Jacques découvre une personne inconnue dans sa demeure. Il lui demande poliment de sortir, mais elle ne l'écoute pas. Au lieu de cela, elle se met à l'agacer en lui donnant de petites tapes sur la figure. Jacques essaie de la faire sortir de chez lui par la force, mais elle réussit à s'esquiver à chaque fois qu'il tente de la maîtriser. Il appelle la police pour qu'on le débarrasse de cet intrus, mais on refuse de l'aider. Las de cet inconnu qui l'agace et qui s'est introduit chez lui, Jacques lui assène un puissant coup de poing… puis constate que ça l'a tué.
Dans ce scénario, on ne peut pas vraiment reprocher à Jacques d'avoir tué l'intrus. Il a fait tout ce qui est en son pouvoir pour que l'intrus cesse de l'incommoder, en s'efforçant de minimiser les conséquences fâcheuses pour celui-ci. Il a utilisé parcimonieusement la coercition mais le meurtre semble avoir été le moindre mal qu'il eut été capable d'infliger à l'intrus pour obtenir sa collaboration. Même si l'intrus en question ne semblait pas menacer la survie de Jacques, celui-ci nuisait fortement à son bien-être. Cette situation fictive n'est pas très fréquente dans la vraie vie… sauf si l'intrus en question n'est pas une personne mais une mouche. Avec la mouche, on ne peut ni négocier ni appeler la police, et il est très difficile de l'attraper pour la remettre dehors, par conséquent on passe directement à l'étape de tuer.
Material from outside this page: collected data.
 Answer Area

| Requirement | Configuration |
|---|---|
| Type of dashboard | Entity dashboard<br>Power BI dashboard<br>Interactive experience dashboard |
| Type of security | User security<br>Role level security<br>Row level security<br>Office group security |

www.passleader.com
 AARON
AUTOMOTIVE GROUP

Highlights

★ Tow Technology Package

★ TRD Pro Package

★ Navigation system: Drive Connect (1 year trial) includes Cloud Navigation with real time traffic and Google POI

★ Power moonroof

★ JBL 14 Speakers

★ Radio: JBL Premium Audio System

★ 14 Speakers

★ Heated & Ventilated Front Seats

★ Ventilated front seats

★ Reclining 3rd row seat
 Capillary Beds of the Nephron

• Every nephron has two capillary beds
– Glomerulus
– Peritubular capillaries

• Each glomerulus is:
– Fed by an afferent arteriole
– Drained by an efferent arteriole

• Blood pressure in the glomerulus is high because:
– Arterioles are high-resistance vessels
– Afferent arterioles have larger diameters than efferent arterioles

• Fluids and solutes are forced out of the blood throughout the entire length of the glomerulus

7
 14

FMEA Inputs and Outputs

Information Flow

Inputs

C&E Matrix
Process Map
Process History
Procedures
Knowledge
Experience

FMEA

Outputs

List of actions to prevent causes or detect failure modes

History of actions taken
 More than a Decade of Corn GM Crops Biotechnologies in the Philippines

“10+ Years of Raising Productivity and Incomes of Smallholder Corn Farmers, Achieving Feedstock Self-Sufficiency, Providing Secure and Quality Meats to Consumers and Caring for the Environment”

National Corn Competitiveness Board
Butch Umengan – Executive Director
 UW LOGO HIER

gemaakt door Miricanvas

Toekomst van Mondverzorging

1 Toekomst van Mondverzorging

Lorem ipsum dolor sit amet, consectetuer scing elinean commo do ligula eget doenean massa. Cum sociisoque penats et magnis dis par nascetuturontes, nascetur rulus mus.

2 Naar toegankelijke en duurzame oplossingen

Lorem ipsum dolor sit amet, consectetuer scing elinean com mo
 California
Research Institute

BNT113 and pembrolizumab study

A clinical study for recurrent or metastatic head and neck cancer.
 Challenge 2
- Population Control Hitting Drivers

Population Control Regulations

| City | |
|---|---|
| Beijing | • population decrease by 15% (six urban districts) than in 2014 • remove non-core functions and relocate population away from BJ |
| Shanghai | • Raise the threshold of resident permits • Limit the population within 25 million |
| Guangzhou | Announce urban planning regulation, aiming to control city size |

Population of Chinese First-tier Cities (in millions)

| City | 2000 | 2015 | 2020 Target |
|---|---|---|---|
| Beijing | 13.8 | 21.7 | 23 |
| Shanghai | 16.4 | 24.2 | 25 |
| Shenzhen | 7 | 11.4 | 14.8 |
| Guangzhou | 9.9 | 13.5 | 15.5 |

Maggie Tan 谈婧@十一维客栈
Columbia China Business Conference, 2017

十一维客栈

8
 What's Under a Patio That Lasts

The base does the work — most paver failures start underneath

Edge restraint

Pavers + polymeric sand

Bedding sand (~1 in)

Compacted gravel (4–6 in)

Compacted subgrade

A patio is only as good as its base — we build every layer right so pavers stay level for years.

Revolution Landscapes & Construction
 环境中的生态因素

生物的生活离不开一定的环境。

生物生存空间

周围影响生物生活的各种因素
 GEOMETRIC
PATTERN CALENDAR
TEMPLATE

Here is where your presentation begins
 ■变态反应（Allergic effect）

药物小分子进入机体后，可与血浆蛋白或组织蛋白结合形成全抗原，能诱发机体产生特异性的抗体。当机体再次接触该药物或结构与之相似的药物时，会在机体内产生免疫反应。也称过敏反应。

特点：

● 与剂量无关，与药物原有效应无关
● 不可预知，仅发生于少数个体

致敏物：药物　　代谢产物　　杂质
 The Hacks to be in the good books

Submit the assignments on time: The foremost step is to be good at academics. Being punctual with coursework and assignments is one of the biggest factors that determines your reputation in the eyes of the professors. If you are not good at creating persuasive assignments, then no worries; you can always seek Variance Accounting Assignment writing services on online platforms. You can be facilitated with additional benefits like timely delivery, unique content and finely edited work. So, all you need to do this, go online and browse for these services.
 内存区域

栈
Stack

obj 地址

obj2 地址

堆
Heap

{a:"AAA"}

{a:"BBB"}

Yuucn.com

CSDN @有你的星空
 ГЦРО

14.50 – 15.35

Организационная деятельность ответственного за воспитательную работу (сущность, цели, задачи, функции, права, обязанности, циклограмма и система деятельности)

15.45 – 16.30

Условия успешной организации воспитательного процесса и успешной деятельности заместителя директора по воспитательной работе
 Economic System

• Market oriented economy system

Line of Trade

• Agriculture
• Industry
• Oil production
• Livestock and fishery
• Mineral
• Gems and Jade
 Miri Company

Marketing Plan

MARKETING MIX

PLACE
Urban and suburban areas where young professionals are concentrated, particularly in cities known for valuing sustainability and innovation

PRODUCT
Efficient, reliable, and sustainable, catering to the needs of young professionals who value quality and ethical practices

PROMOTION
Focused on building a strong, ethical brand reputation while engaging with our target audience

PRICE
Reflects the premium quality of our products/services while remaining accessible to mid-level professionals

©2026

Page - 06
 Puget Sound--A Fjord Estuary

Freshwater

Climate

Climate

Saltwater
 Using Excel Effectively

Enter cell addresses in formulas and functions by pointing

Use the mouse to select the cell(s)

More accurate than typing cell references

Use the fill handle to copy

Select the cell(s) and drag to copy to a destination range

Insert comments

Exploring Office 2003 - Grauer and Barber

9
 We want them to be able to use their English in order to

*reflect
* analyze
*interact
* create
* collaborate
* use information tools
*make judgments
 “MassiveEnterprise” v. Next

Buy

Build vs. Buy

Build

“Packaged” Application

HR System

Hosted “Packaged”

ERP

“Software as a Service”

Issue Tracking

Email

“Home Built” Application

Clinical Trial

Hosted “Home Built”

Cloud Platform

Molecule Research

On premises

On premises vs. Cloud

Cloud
Certains sont réticents à l'idée d'accorder des droits aux animaux parce qu'ils ont peur qu'une telle éthique ne soit trop exigeante et contraignante dans la pratique. Par exemple, ils ne veulent pas avoir à surveiller chacun de leurs pas pour éviter d'écraser un insecte. Ils veulent pouvoir passer l'aspirateur chez eux sans qu'on les condamne pour génocide d'acariens. Bref, ils refusent d'accorder le moindre droit à ce qui n'est pas humain de peur qu'on leur impose de vivre comme les Jaïns. Mais si on tolère qu'un humain puisse en tuer un autre lorsqu'il s'agit d'un cas de légitime défense, que sa survie en dépend ou dans une situation telle que celle de Jacques décrite ci-haut, et que cela ne remet pas du tout en question les principes des droits fondamentaux que l'on accorde aux êtres humains, alors on ne doit pas craindre de donner des droits aux animaux si la reconnaissance de ces droits comporte, elle aussi, les «échappatoires» requises pour qu'elle soit réalisable et accommodante.
De la façon dont je vois ça, il est tout à fait normal qu'un être, par sa seule existence, nuise aux intérêts et à la survie d'autres êtres. C'est une des cruelles lois de la nature. C'est la même chose à l'échelle des espèces. Les individus d'une espèce vont nécessairement interférer avec les intérêts des autres espèces qui partagent son environnement. Je ne dis pas que cela justifie que l'on répande délibérément et inutilement la souffrance autour de nous, mais simplement qu'on ne doit pas s'imposer un mode de vie trop contraignant qui nous empêcherait de jouir de la vie. Nul n'a pour devoir d'être malheureux.
Une autre objection que l'on entend parfois face à la reconnaissance des droits des animaux vient de ceux qui pensent que l'antispécisme implique de donner aux bêtes les mêmes droits qu'aux humains. Étant donné qu'il serait absurde de donner le droit de vote aux chiens, alors on balaye complètement l'idée de donner le moindre droit aux animaux. Pourtant, le fait que l'on refuse de donner le droit de vote aux enfants ne nous empêche pas de leur reconnaître des droits. Il y a beaucoup de situations où, en raison de leurs attributs individuels, il est légitime de ne pas accorder aux bêtes le même statut qu'aux personnes; et il n'y aurait rien de spéciste là-dedans. L'idée est de donner aux êtres des droits à la mesure de leurs besoins.
Finalement, seul le végétarisme est vraiment exigeant dans l'antispécisme que je prône. Pour le reste, c'est un changement de paradigme important mais affectant peu notre quotidien.